The West-Terrace is relatively small and was not suited for large gatherings. The processional way ended at the open place on the north side of the terrace. Here was the entrance to the terrace. The entrance was guarded by a monstrous lion with three heads. Walking down, you will find the monster fallen, face down.
The statues on this terrace are the same as those on the East-Terrace, but greatly surpass them in beauty. The statues are also in a less exalted position than those of the East-Terrace which look down on the people from their raised platforms.
The fallen heads of the statues have been set in front of them. The resemblance between the head of Antiochos and the god Apollo/Mithras is striking. Apollo/Mithras was the only god to whom Antiochos assigned his own priest to celebrate his rites. What made this god so special to Antiochos we do not know.
Apollo/Mithras is a combination of the Greek sun god, Apollo, and the Persian god, Mithras. The origins of Mithras are ancient. About 1,400 B.C. the god Mithras is mentioned for the first time in a treaty of the Hittites. Further, he is mentioned in the Indian Vedas as a friend of the humans. He is the mediator between the Gods and the humans. In the Vedas we can read : “Mithras ! The mortal. This honourable and friendly Mithras is born as a wise ruling king.” Mithras literally means Ally.
Each god bestowed a gift to the people of Kommagene. One of the gifts considered to be from Mithras was petroleum, for which people are searching for nowadays in this region.
The Roman soldiers were so impressed by Mithras, that he became their favourite god. The legions propagated his worship throughout the whole of the ancient world. Finally, Mithras was even worshipped in England in underground sanctuaries. Without Christ, people would probably still worship Mithras.
Opposite the statues you see a long row of pedestals, on which stood the reliefs or steles of the Greek ancestors of Antiochos. Perpendicular to this row stood another row of steles, depicting his Persian ancestors. From these steles the ones of Darius and Xerxes are well preserved. In front of each stele is a small altar. Inscriptions have been found on two of those altars. They have, for the most part, been chiseled away. These inscriptions date from earlier times.

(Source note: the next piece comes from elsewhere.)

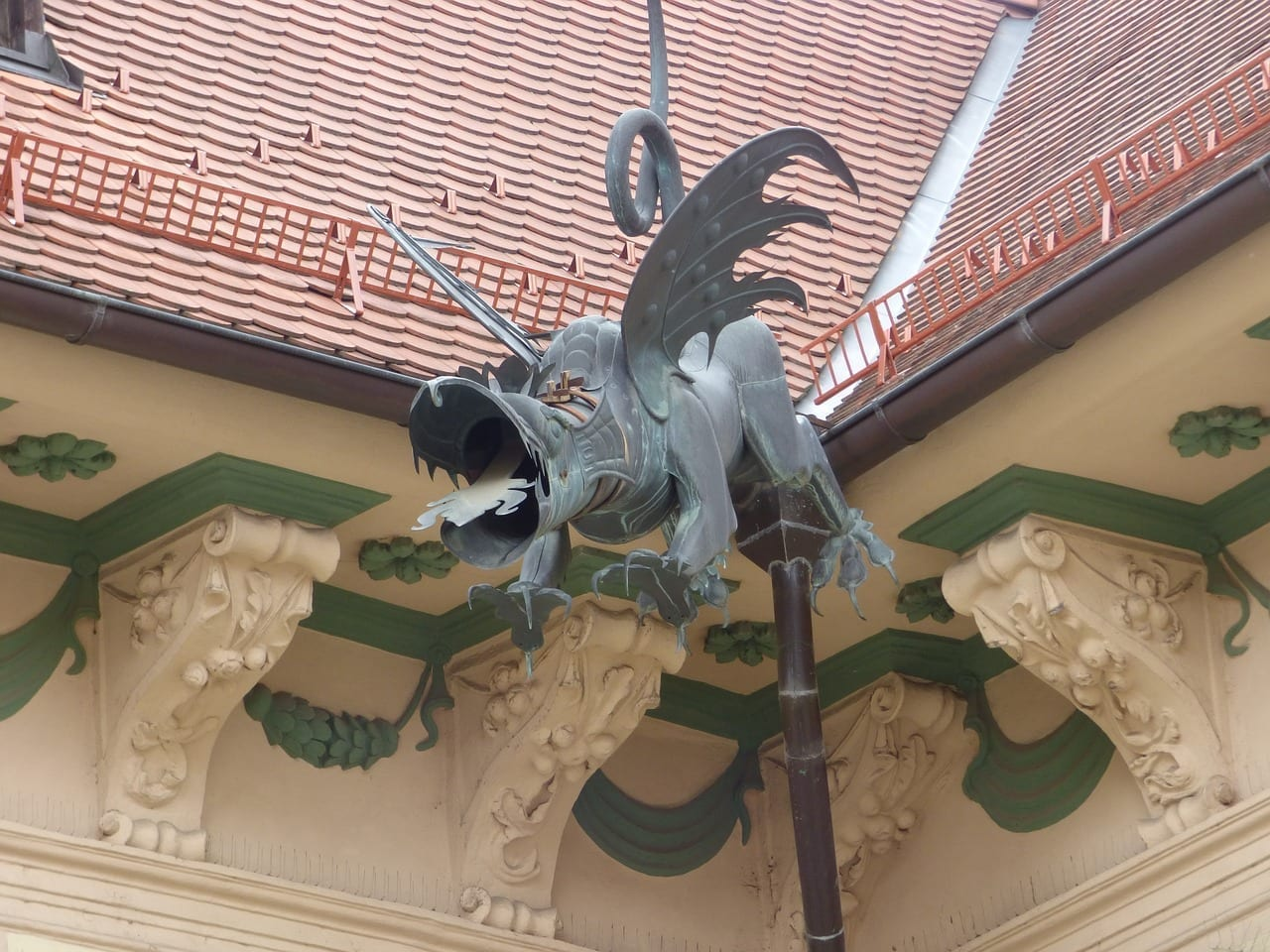 Dragon Alcantarilla Escultura España
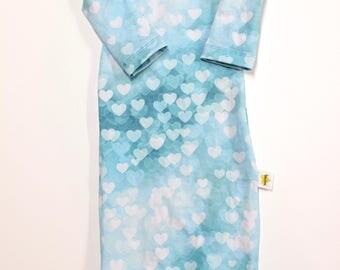 Baby Girl Sleep Gown. Bokeh Hearts on Blue and White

The following scheme is an overview of the Greek and Persian ancestors who have been depicted. Because there is not much left of the steles, this overview is assumed to be most likely. Standing in front of the row of steles, you could see originally from left to right :
|1||Darius I, King of Kings||522-486 B.C.|
|2||Xerxes I||486-464 B.C.|
|3||Artaxerxes I||464-425 B.C.|
|4||Darius II Ochos||425-404 B.C.|
|5||Artaxerxes II Mnemon||404-359 B.C.|
|6||Orontes I (Aroandes)||401 B.C.|
|7||Princess Rhodogune, married to Orontes|
|10||Samos I||250 B.C.|
|12||name unknown||223-187 B.C.|
|14||Samos II||130-109 B.C.|
|15||Mithradates I Kallinikos||109-? B.C.|
Much attention was given by Antiochos so that everyone would be aware that he was related to the dynasty of the King of Kings, Darius I, by the marriage of princess Rhodogune to his ancestor Orontes. The father of Rhodogune was the Persian king, Artaxerxes. In 401 B.C. he defeated his younger brother, who tried to overthrow him. Because of the help Artaxerxes received from his military commander, Orontes, he gave his daughter in marriage to him.
|1||Alexander the Great||356-323 B.C.|
|2||Seleukos I Nikator||304-279 B.C.|
|3||Antiochos I Soter||279-262 B.C.|
|4||Antiochos II Theos||261-246 B.C.|
|5||Seleukos II Kallinikos||246-225 B.C.|
|6||Seleukos III Soter||225-223 B.C.|
|7||Antiochos III the Great||223-187 B.C.|
|8||Seleukos IV Philopator||187-176 B.C.|
|9||Antiochos IV Epiphanes||176-164 B.C.|
|10||Demitrios I Soter||162-150 B.C.|
|11||Demitrios II Nikator||145-125 B.C.|
|12||Princess Kleopatra Thea, married to Demitrios II|
|13||Antiochos VIII Grypos||125-96 B.C.|
|14||Princess Tryphaina, married to Antiochos VIII|
|15||Princess Laodike Thea Philadelphos, married to Mithradates I|
|16||Princess Isias Philostorgos, married to Antiochos I Theos|
|17||Antiochos I Theos||86-36 B.C.|
The same ancestors have been depicted in the same sequence on the East-Terrace. The necessary sandstone to carve the steles from the East-Terrace, has been taken from two quarries at the foot of the mountain.
The reliefs form a great contrast to the massive forms of the rest of the complex. The soft sandstone from which they are made, appears anything but imperishable. This material was suitable for Samosata or Arsameia, but not for the harsh climate on top of the mountain.
Next to the statues are the pedestals of five large reliefs. The reliefs are stored in the Restoration House. These reliefs are equal to those from the lower platform of the East-Terrace. On four of them the king welcomes the gods. From left to right you could see Kommagene, next Apollo, then Zeus and finally Herakles. Their names are carved on the back of the relief. Archaeologists have discovered that these names have been carved over an earlier text.
To honour the god he greets, the king wears on his tiara the stylized twigs of plants or trees, dedicated to that god. For the Goddess of Kommagene the pomegranate, for Apollo, the laurel, for Zeus the oak and for Herakles, the grape vine. Next to the relief of Herakles, there was a fifth relief, known as the Lion Horoscope.